▶ SOURCE EXTRACT
---*---
Live-blog of Governing Knowledge Commons

This thread was originally published from https://hachyderm.io/@jyasskin/113304004085955373 to https://hachyderm.io/@jyasskin/113371771545624084. I did not finish this book.

Governing Knowledge Commons by Frischmann, Madison & Strandburg is next in my attempt to figure out if the idea of a commons can help us keep the Web going. Many of the chapters are available online, so I’ll try to link to them as I start reading them. I may skip around to the chapters that look most relevant to the Web, and I’ll probably skip the paywalled chapters.

See also the previous thread on Governing the Commons. [Original]


I’m a little skeptical of the editors here, since they’re law professors and might be overly focused on how commons theory affects just intellectual property law. Chapter 1 section II A does focus on IP law, and while IP law is the way the largest sanctions are applied on the Web, much more of our regulation uses sub-legal methods like robots.txt and Javascript paywalls. [Original]


“Legal limitations on intellectual property rights support the possibility of constructing commons governance arrangements that allow resources to be used in ways that generate spillovers”, in section II B, is an interesting statement. Legal limitations allow more free-riding, or, equivalently, inflexibly require certain kinds of spillovers. They limit the variety of institutions that it’s possible to create, but perhaps ensure that the institutions are good? [Original]


Section IV A: “Unlike commons in the natural resource environment, knowledge commons arrangements usually must create a governance structure within which participants not only share existing resources but also engage in producing those resources and, indeed, in determining their character.”

I’d been thinking that the Web, at least, might have a 2-sided commons shape, where authors rely on users as a resource system, and users rely on authors as a resource system. We’ll see if I’m close. [Original]


“Inevitably, the intellectual products of past and contemporary “producers” (creators, inventors, innovators, thinkers, and the like) serve as inputs into later productive activities.”

This reminds me of how the fish in a fishery have children that are the fish in the future of that fishery. The analogy won’t be exact, but that kinda implies that the people claiming IP rights over their own ideas are the appropriators who can overexploit the commons. [Original]


“the nonrivalrous and nonexcludable knowledge resources that make up the cultural environment …”

Ideas themselves are non-rivalrous, but as @luis_in_brief pointed out in https://blog.tidelift.com/resilient-open-commons, other parts of a knowledge commons can be, like the maintainers’ time. Other rivalrous parts might be potential readers’ time/attention and download and other hosting costs. [Original]


Oops, 2 paragraphs later: “the nonrivalry of knowledge and information resources often rides on top of various rivalrous inputs (such as time or money) and may provide a foundation for various rivalrous outputs (such as money or fame)” [Original]


“The property scholar Carol Rose emphasizes the role of narratives, especially of origin stories, in explaining features of property regimes that are not determinable strictly on theoretical or functional grounds, particularly if one assumes that everyone begins from a position of rational self-interest.”

This is interesting and, I think, good: Governing the Commons, from 1990, never let itself model incompletely-rational actors, but humans are never completely rational. [Original]


The next section, IV B, goes through a list of questions to answer when doing a case study of a knowledge commons. I see at https://knowledge-commons.net/research-framework/ that they’ve added some questions, so I’ll try to answer those too. Note that these are one person’s sense with limited thought. It’d be nice to get someone to write an actual paper about this based on real research (or to read one that’s already been written, but I don’t see one linked from the knowledge commons site). [Original]


Background Environment: “What is the background context (legal, cultural, etc.) of this particular commons?”
---*---
▶ GIVEN DATA
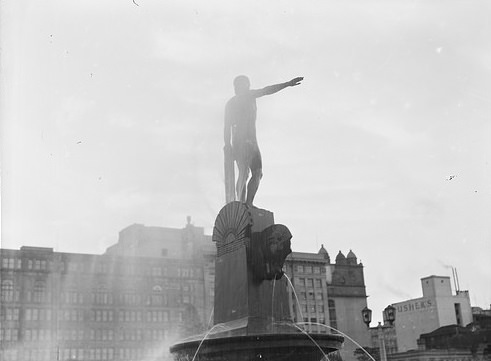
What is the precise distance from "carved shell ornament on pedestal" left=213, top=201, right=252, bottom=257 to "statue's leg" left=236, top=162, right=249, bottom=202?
87 centimetres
---*---
▶ WHAT YOU NEED TO DO
a - Please set down, word for word, everything in the Governing Knowledge Commons live-blog from "Governing Knowledge Commons by" down to "the paywalled chapters.".
b - Translate this sentence from the Governing Knowledge Commons live-blog into Spanish: "This reminds me of how the fish in a fishery have children that are the fish in the future of that fishery."
c - List the kinds of "producers" given in parentheses in the Governing Knowledge Commons live-blog.

▶ THE ANSWERS
a -
Governing Knowledge Commons by Frischmann, Madison & Strandburg is next in my attempt to figure out if the idea of a commons can help us keep the Web going. Many of the chapters are available online, so I’ll try to link to them as I start reading them. I may skip around to the chapters that look most relevant to the Web, and I’ll probably skip the paywalled chapters.

b - Esto me recuerda cómo los peces de una pesquería tienen crías que son los peces del futuro de esa pesquería.

c -
- creators
- inventors
- innovators
- thinkers